Some records
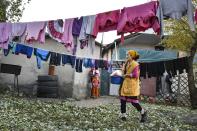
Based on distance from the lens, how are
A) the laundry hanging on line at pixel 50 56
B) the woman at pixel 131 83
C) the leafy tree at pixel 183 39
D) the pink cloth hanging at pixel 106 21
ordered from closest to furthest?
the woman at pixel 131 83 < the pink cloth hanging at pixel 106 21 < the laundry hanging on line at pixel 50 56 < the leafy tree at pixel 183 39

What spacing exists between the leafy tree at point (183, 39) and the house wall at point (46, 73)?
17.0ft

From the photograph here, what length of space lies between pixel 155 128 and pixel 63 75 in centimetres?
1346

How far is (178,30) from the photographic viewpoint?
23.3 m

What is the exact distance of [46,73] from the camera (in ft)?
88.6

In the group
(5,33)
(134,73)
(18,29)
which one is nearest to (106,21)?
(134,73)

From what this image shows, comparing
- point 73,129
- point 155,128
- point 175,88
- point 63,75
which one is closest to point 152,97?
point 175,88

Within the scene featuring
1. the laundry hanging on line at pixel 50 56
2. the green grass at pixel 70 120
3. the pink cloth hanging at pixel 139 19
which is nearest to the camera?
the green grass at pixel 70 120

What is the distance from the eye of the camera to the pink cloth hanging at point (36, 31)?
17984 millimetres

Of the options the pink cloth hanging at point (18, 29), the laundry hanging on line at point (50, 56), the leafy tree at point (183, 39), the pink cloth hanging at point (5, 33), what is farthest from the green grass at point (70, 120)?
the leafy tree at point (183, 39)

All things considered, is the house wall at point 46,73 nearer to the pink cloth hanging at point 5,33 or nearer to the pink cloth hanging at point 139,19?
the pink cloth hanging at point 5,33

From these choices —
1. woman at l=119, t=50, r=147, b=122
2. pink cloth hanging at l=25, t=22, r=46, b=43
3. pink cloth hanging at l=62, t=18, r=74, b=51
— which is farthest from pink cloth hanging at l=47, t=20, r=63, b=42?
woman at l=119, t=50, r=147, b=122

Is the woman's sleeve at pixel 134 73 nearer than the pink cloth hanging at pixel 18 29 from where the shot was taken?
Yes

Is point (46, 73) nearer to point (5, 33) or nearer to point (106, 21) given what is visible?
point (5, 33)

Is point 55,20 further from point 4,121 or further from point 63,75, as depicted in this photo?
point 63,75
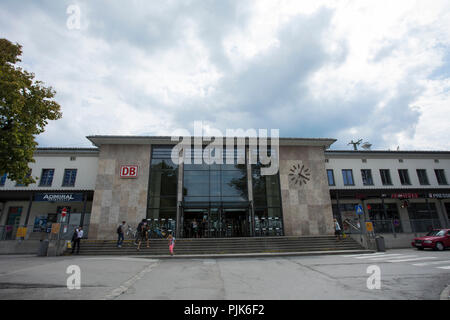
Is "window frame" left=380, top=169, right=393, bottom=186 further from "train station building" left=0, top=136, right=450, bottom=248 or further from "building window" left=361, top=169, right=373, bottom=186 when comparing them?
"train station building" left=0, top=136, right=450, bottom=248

GOAL:
Reproduce every one of the records above word for word, leaving out the pictures.

ANSWER FOR THE TASK:
Based on distance from the lens, how are
A) the laundry hanging on line at pixel 50 56
B) the woman at pixel 131 83
C) the leafy tree at pixel 183 39
D) the pink cloth hanging at pixel 106 21
ordered from closest to furthest?
the woman at pixel 131 83 < the pink cloth hanging at pixel 106 21 < the laundry hanging on line at pixel 50 56 < the leafy tree at pixel 183 39

What spacing exists between the leafy tree at point (183, 39) and the house wall at point (46, 73)?
17.0ft

From the photograph here, what length of space lies between pixel 155 128 and pixel 63 75 in centimetres?
1346

How far is (178,30) from the photographic viewpoint?
23.3 m

What is the exact distance of [46,73] from the camera (in ft)?
88.6

In the group
(5,33)
(134,73)
(18,29)
which one is nearest to (106,21)?
(134,73)

From what this image shows, comparing
- point 73,129
- point 155,128
- point 175,88
- point 63,75
which one is closest to point 152,97?
point 175,88

Within the scene featuring
1. the laundry hanging on line at pixel 50 56
2. the green grass at pixel 70 120
3. the pink cloth hanging at pixel 139 19
which is nearest to the camera?
the green grass at pixel 70 120

What is the distance from the eye of the camera to the pink cloth hanging at point (36, 31)?
17984 millimetres

Of the options the pink cloth hanging at point (18, 29), the laundry hanging on line at point (50, 56), the leafy tree at point (183, 39), the pink cloth hanging at point (5, 33), what is farthest from the green grass at point (70, 120)?
the leafy tree at point (183, 39)

All things considered, is the house wall at point 46,73 nearer to the pink cloth hanging at point 5,33 or nearer to the pink cloth hanging at point 139,19?
the pink cloth hanging at point 5,33

From these choices —
1. woman at l=119, t=50, r=147, b=122
2. pink cloth hanging at l=25, t=22, r=46, b=43
3. pink cloth hanging at l=62, t=18, r=74, b=51
— which is farthest from pink cloth hanging at l=47, t=20, r=63, b=42?
woman at l=119, t=50, r=147, b=122

Is the woman's sleeve at pixel 134 73 nearer than the pink cloth hanging at pixel 18 29 from where the shot was taken?
Yes

Is point (46, 73) nearer to point (5, 33) or nearer to point (106, 21) given what is visible?
point (5, 33)

Is point 55,20 further from point 4,121 or further from point 63,75, as depicted in this photo?
point 63,75
Is "window frame" left=380, top=169, right=393, bottom=186 further from "train station building" left=0, top=136, right=450, bottom=248 or further from "building window" left=361, top=169, right=373, bottom=186 when comparing them?
"train station building" left=0, top=136, right=450, bottom=248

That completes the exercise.